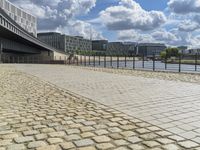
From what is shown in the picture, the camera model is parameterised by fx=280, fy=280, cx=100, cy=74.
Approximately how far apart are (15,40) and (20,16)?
5418 centimetres

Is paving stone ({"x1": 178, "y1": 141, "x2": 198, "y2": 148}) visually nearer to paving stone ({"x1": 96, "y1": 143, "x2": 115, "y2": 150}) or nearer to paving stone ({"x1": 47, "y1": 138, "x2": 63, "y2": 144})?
paving stone ({"x1": 96, "y1": 143, "x2": 115, "y2": 150})

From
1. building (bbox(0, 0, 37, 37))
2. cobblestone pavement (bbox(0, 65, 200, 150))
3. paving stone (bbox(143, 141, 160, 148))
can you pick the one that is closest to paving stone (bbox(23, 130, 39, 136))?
cobblestone pavement (bbox(0, 65, 200, 150))

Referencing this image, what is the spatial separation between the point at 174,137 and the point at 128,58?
3017cm

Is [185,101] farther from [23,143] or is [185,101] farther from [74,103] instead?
[23,143]

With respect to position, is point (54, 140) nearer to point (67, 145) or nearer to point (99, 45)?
point (67, 145)

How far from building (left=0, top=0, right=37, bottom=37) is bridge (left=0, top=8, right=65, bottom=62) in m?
24.2

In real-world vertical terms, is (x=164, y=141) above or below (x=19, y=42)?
below

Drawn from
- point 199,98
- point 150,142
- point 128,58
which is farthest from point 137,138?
point 128,58

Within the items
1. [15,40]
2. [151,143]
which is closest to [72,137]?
[151,143]

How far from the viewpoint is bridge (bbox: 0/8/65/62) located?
52.5m

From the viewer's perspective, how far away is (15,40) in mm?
75125

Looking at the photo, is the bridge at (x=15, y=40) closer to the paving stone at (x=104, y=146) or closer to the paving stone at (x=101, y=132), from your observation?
the paving stone at (x=101, y=132)

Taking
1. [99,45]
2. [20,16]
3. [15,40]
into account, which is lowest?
[15,40]

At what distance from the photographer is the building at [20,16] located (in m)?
112
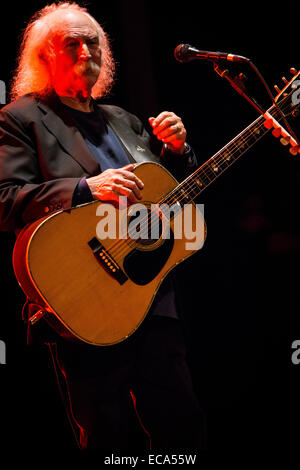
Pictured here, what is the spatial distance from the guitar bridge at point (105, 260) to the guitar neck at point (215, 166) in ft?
1.17

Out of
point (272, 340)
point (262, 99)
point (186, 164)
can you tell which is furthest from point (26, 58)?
point (272, 340)

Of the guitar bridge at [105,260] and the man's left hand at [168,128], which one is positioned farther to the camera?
the man's left hand at [168,128]

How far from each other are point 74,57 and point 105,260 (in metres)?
0.87

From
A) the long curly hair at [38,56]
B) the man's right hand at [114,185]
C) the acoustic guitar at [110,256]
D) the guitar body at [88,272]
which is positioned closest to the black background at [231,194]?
the long curly hair at [38,56]

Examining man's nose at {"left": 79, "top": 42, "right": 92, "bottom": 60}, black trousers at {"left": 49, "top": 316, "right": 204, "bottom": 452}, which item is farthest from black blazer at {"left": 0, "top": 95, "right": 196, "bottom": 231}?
black trousers at {"left": 49, "top": 316, "right": 204, "bottom": 452}

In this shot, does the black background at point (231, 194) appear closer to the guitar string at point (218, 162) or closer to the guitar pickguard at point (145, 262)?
the guitar string at point (218, 162)

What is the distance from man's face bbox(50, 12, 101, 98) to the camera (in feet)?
5.88

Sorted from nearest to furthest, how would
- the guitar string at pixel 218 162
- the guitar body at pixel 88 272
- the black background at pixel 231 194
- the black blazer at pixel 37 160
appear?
1. the guitar body at pixel 88 272
2. the black blazer at pixel 37 160
3. the guitar string at pixel 218 162
4. the black background at pixel 231 194

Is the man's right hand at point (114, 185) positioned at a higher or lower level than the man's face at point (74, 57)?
lower

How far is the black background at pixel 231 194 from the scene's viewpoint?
110 inches

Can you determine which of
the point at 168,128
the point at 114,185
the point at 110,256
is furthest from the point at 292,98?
the point at 110,256

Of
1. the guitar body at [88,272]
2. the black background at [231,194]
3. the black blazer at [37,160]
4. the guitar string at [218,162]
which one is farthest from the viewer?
the black background at [231,194]

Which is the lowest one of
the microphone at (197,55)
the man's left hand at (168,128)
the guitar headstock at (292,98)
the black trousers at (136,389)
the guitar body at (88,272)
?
the black trousers at (136,389)

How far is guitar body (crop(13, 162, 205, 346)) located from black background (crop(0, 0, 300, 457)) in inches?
49.0
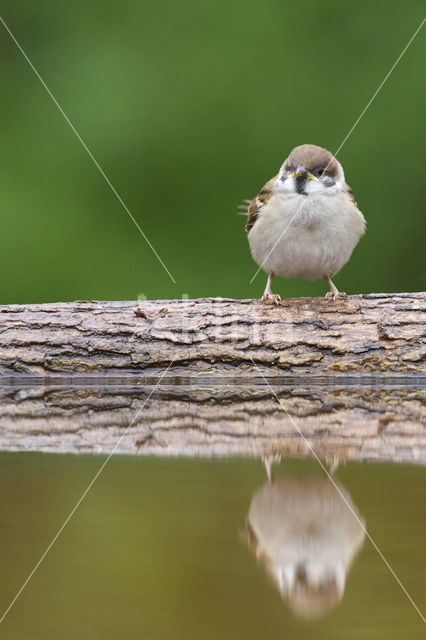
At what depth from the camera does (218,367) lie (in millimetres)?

+ + + + + + +

WHAT TO DO:
Reproduce the material word for word, minus the images.

EXERCISE ANSWER:
From what is shown in the picture, the camera model is parameterised by fx=280, fy=280, cx=100, cy=74.
Approximately how far apart are (15,40) and (20,16)?
5418 centimetres

Is paving stone ({"x1": 178, "y1": 141, "x2": 198, "y2": 148}) visually nearer to paving stone ({"x1": 96, "y1": 143, "x2": 115, "y2": 150}) or nearer to paving stone ({"x1": 47, "y1": 138, "x2": 63, "y2": 144})?
paving stone ({"x1": 96, "y1": 143, "x2": 115, "y2": 150})

From
1. building (bbox(0, 0, 37, 37))
2. cobblestone pavement (bbox(0, 65, 200, 150))
3. paving stone (bbox(143, 141, 160, 148))
can you pick the one that is closest to paving stone (bbox(23, 130, 39, 136))?
cobblestone pavement (bbox(0, 65, 200, 150))

Referencing this image, what is the spatial separation between the point at 174,137 and the point at 128,58?
3017cm

Is [185,101] farther from [23,143] or is [185,101] farther from [74,103] instead?
[23,143]

With respect to position, is point (54, 140) nearer to point (67, 145) or nearer to point (99, 45)?
point (67, 145)

How far from building (left=0, top=0, right=37, bottom=37) is bridge (left=0, top=8, right=65, bottom=62) in m?
24.2

In real-world vertical terms, is (x=164, y=141) above or below (x=19, y=42)?
below

Drawn from
- point 199,98
- point 150,142
- point 128,58
which is farthest from point 137,138?
point 128,58

Within the items
1. [15,40]
2. [151,143]
which is closest to [72,137]?
[151,143]

How far from the viewpoint is bridge (bbox: 0/8/65/62) located?
52.5m

From the viewer's perspective, how far away is (15,40) in mm?
75125

Looking at the photo, is the bridge at (x=15, y=40) closer to the paving stone at (x=104, y=146) or closer to the paving stone at (x=101, y=132), from your observation?
the paving stone at (x=101, y=132)

Taking
1. [99,45]
2. [20,16]
3. [15,40]
into account, which is lowest?
[15,40]

At what distance from the photographer is the building at [20,16] located (in m)?
112
Pictured here, what is the spatial distance from the guitar bridge at point (105, 260) to the guitar neck at point (215, 166) in ft?
1.17

Out of
point (272, 340)
point (262, 99)
point (186, 164)
can you tell which is furthest from point (26, 58)?
point (272, 340)

Of the guitar bridge at [105,260] and the man's left hand at [168,128], which one is positioned farther to the camera?
the man's left hand at [168,128]

How far from each other are point 74,57 and point 105,260 (in metres)?
0.87

From
A) the long curly hair at [38,56]
B) the man's right hand at [114,185]
C) the acoustic guitar at [110,256]
D) the guitar body at [88,272]
which is positioned closest to the black background at [231,194]?
the long curly hair at [38,56]

Examining man's nose at {"left": 79, "top": 42, "right": 92, "bottom": 60}, black trousers at {"left": 49, "top": 316, "right": 204, "bottom": 452}, which item is farthest from black blazer at {"left": 0, "top": 95, "right": 196, "bottom": 231}?
black trousers at {"left": 49, "top": 316, "right": 204, "bottom": 452}

In this shot, does the black background at point (231, 194) appear closer to the guitar string at point (218, 162) or closer to the guitar pickguard at point (145, 262)?
the guitar string at point (218, 162)

What is the distance from man's face bbox(50, 12, 101, 98) to the camera (in feet)?
5.88

Sorted from nearest to furthest, how would
- the guitar string at pixel 218 162
- the guitar body at pixel 88 272
- the black background at pixel 231 194
- the black blazer at pixel 37 160
appear?
1. the guitar body at pixel 88 272
2. the black blazer at pixel 37 160
3. the guitar string at pixel 218 162
4. the black background at pixel 231 194

Is the man's right hand at point (114, 185) positioned at a higher or lower level than the man's face at point (74, 57)?
lower

How far is the black background at pixel 231 194 from the scene's viewpoint?
110 inches

Can you determine which of
the point at 168,128
the point at 114,185
the point at 110,256
is furthest from the point at 292,98?
the point at 110,256

Of
1. the guitar body at [88,272]
2. the black background at [231,194]
3. the black blazer at [37,160]
4. the guitar string at [218,162]
which one is farthest from the viewer?
the black background at [231,194]

Which is the lowest one of
the microphone at (197,55)
the man's left hand at (168,128)
the guitar headstock at (292,98)
the black trousers at (136,389)
the guitar body at (88,272)
?
the black trousers at (136,389)

How far is guitar body (crop(13, 162, 205, 346)) located from black background (crop(0, 0, 300, 457)) in inches?
49.0
At what depth from the camera does (218,367) lie (in millimetres)?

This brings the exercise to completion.